Venus of Willendorf
Aimee McKay
The Venus of Willendorf is a small statue of a voluptuous woman from 30,000 years ago. She’s one of the oldest works of art ever discovered. Carved of oolite limestone, she is believed to have been painted entirely in red ochre. Due to her pronounced secondary sex characteristics (heaving breasts, ample buttocks, and exaggerated genitalia), those who discovered her presumed her to be just one more faceless fertility goddess.

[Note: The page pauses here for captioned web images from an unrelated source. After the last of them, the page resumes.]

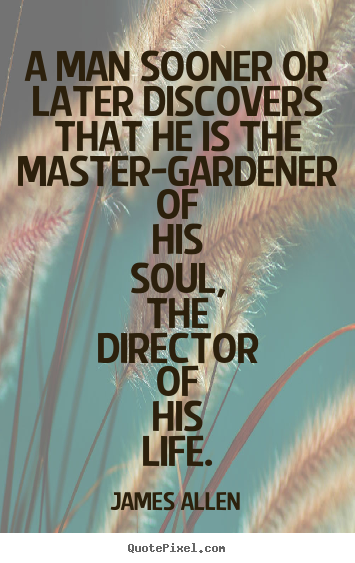 A man sooner or later discovers that he is the master-gardener.. James Allen famous life quote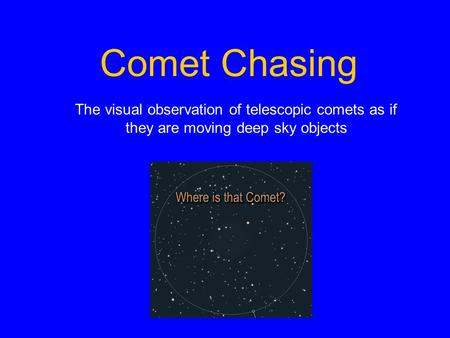 Comet Chasing The visual observation of telescopic comets as if they are moving deep sky objects.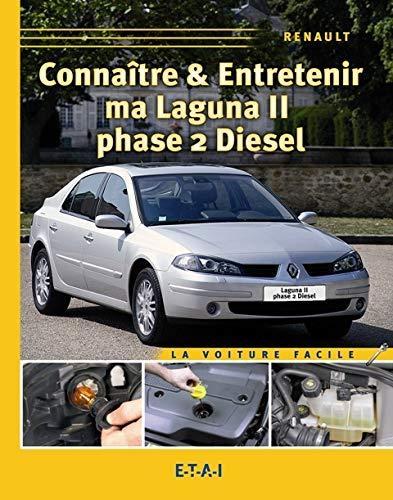9782726888186: Connaitre & Entretenir Ma Laguna 2 (French Edition)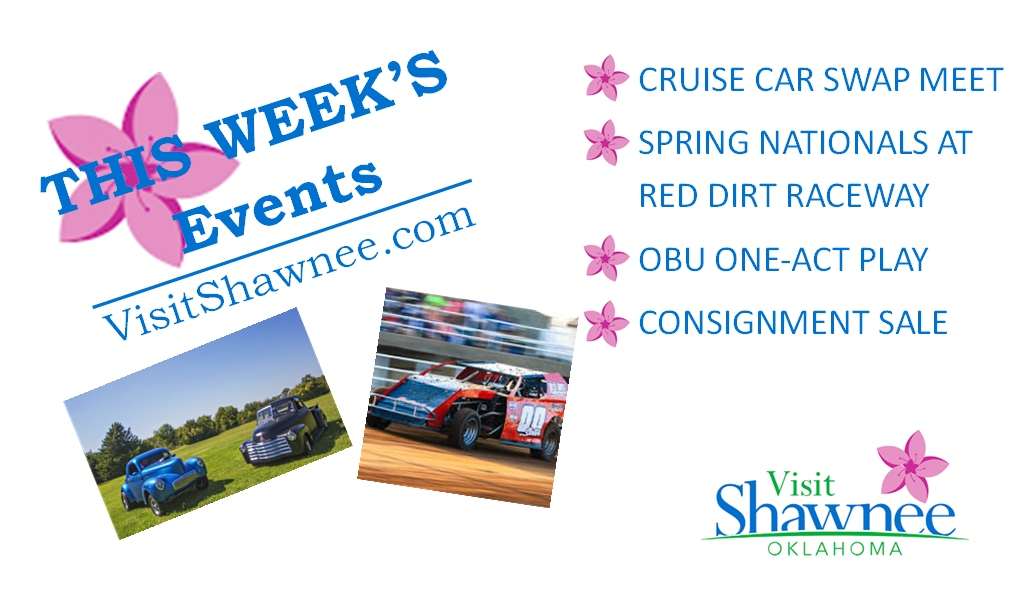 A LOT happening this week in #ShawneeOK.   🚗 Cruise Car Swap Meet 🏎 Spring Nationals at Red Dirt Raceway 🎭 OBU One Act Play 🛍 Consignment Sale 🌜🪐Astronomy Event  See all the fun things to do at https://t.co/hAB1KWyQYJ  #TravelOK #OKHereWeGo #Oklahoma https://t.co/yyMnH7oQze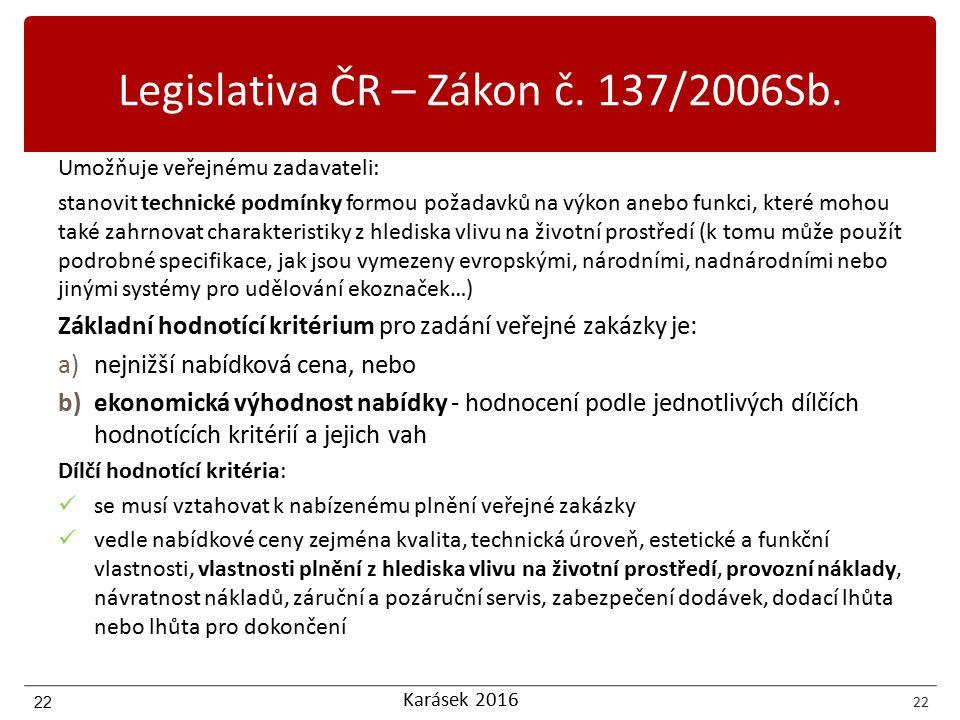 Karásek 2016 22 Legislativa ČR – Zákon č. 137/2006Sb. Umožňuje veřejnému zadavateli: stanovit technické podmínky formou požadavků na výkon anebo funkc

I do not often see myself represented often in art. When I go to museums, a particular type of woman is immortalized and hung on gallery walls. But no one would describe me in those terms: I am not frail or fragile, blonde or slight, petite or idealized. I am more like the words they use to describe this statue of Venus, this ancient goddess: “strangely compelling,” “a corpulent, mature woman,” and even “pornographic.” When I look at her, she looks like me. She does not fit the mold, and the patriarchy isn’t quite sure what to do with her.
She is my people.
Years ago, while performing in Vienna, Austria, I made a pilgrimage to her. I was surprised that she was tiny, only about four and a half inches tall, housed at the Natural History Museum in a small, glass box atop black velvet and a round mirror—hardly the kind of representation I expected for such a lady. A single light shone on her from above, and she stood all alone off to the side of the room. Venus was displayed the same way your Grandma might show her most-prized Praying Angel Precious Moments statue or your 8th-grade confirmation picture – it was a point of honor. Yet, only a little care was given to this ancient, supposedly sacred object.
In a paper published in February 2022, anthropologists Weber, Lukeneder, and Harzhauser from the Natural History Museum discovered that Venus’ origins differed from what they thought. They postulated that our Venus most likely originated not in Germany but in Northern Italy near Lake Garda, about 400 miles from where she was discovered on the banks of the Danube.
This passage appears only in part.